Locate every line in the material below that contains the word "looking" and copy each of those lines.

===== Material supplied

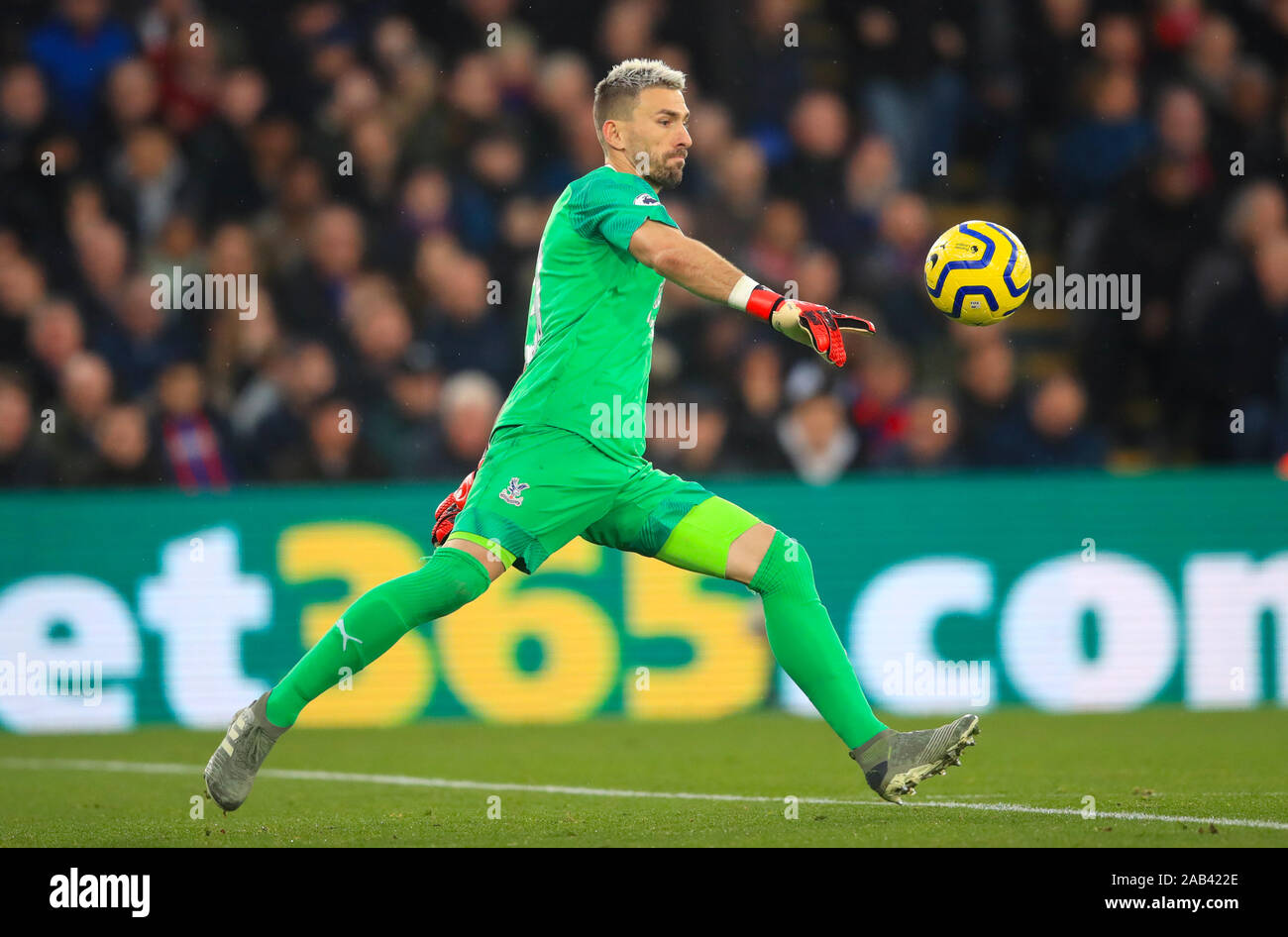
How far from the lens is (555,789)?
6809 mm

==========
===== Material supplied

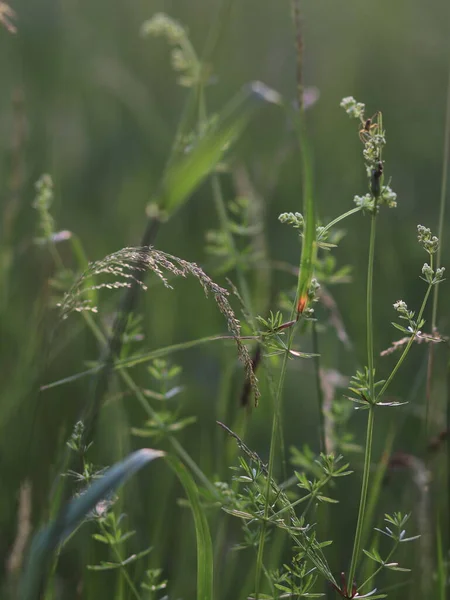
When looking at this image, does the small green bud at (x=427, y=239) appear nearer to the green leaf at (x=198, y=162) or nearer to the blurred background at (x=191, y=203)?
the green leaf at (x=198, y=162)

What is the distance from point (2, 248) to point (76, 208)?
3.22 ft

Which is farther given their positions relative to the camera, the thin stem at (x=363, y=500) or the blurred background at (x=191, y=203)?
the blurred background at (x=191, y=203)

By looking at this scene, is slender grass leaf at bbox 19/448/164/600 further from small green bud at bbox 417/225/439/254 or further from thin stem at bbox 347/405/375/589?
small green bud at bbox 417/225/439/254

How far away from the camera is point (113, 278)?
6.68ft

==========

| Output below |
When looking at this image, does the small green bud at (x=427, y=239) appear nearer to the green leaf at (x=198, y=162) or nearer to the blurred background at (x=191, y=203)?
By looking at this scene, is slender grass leaf at bbox 19/448/164/600 further from small green bud at bbox 417/225/439/254 or further from thin stem at bbox 347/405/375/589?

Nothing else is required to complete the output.